*** Opening of Task data ***
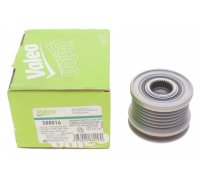 Шків генератора Volkswagen Passat B6 / Фольксваген Пассат Б6 3.2FSI / 3.6FSI 2005-2010 588016 VALEO (Франція)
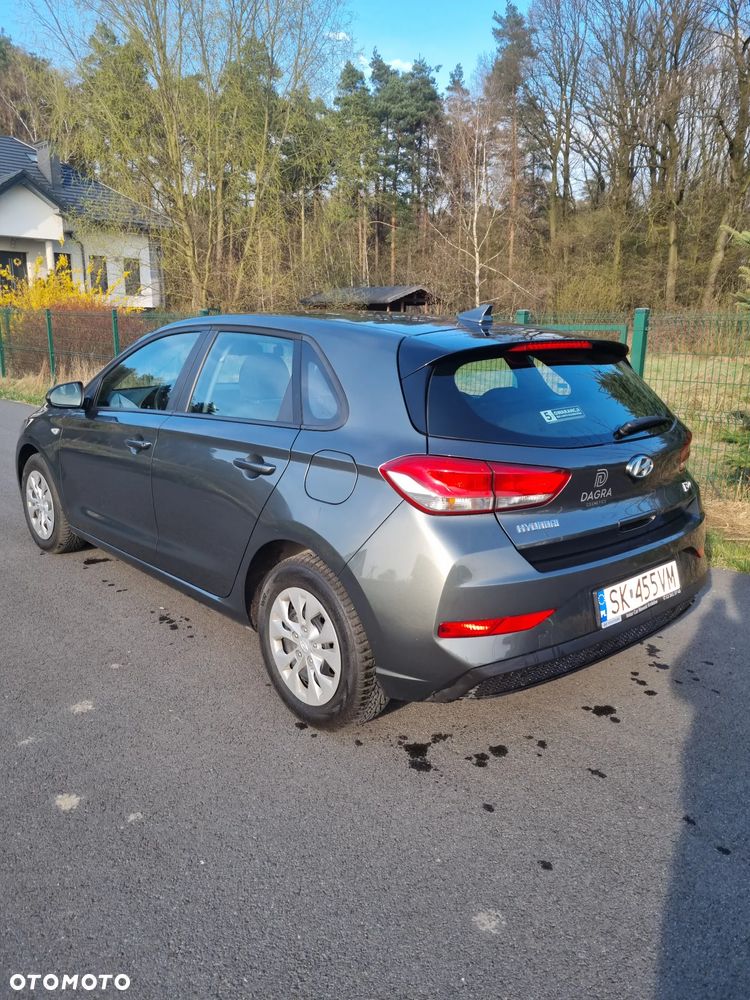 Hyundai i30 1.5 DPI Classic + - 4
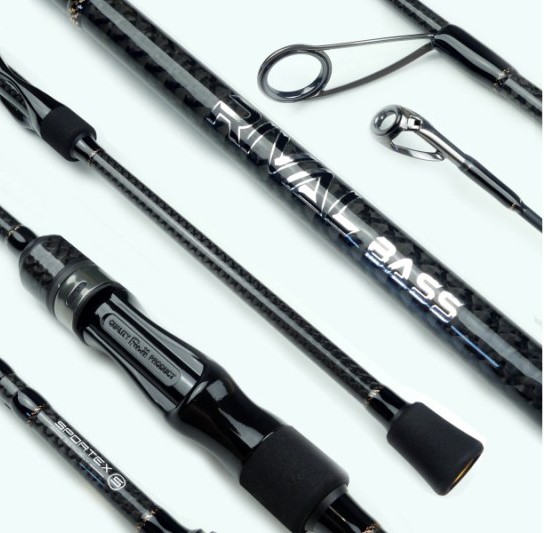 Štap Sportex Rival Bass 2dijela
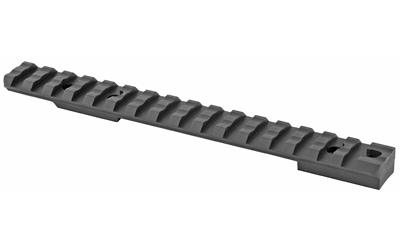 Burris Xtreme Tactical Howa 1500 Short Action 1-Piece Base, Matte Steel, Optional 25 MOA Cant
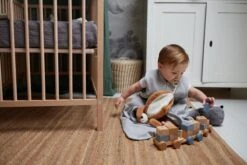 Jollein Speendoekje Pinguïn - Caramel -Jollein Baby Verkoopwinkel 1200x800 99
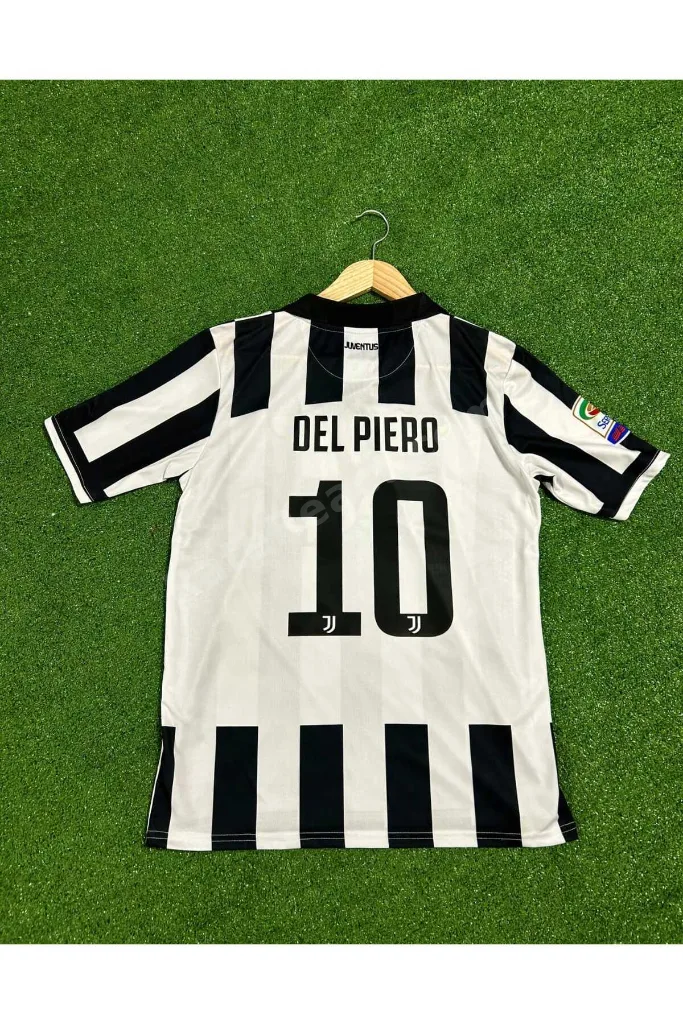 Juventus Alessandro Del Piero Nostalji Forması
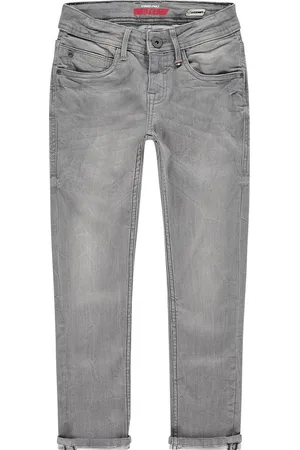 Vingino Basic Kinder Jongens Superskinny jeans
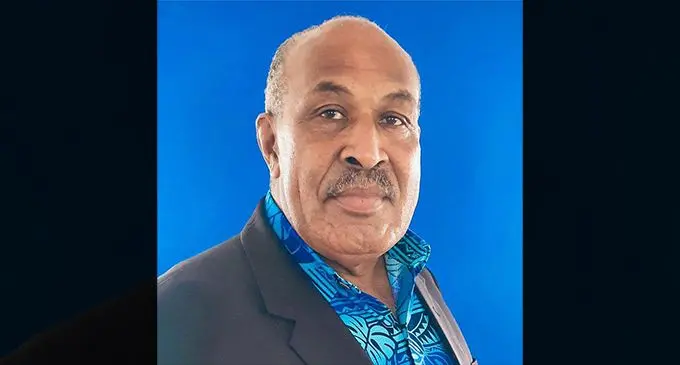 Na Minisita ni Tabacakacaka iTaukei ko Ifereimi Vasu.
*** Close of Task data ***
The answer must be an exact copy of the records above, with the pictures left out.

> **Result of this task**
 Шків генератора Volkswagen Passat B6 / Фольксваген Пассат Б6 3.2FSI / 3.6FSI 2005-2010 588016 VALEO (Франція)
 Hyundai i30 1.5 DPI Classic + - 4
 Štap Sportex Rival Bass 2dijela
 Burris Xtreme Tactical Howa 1500 Short Action 1-Piece Base, Matte Steel, Optional 25 MOA Cant
 Jollein Speendoekje Pinguïn - Caramel -Jollein Baby Verkoopwinkel 1200x800 99
 Juventus Alessandro Del Piero Nostalji Forması
 Vingino Basic Kinder Jongens Superskinny jeans
 Na Minisita ni Tabacakacaka iTaukei ko Ifereimi Vasu.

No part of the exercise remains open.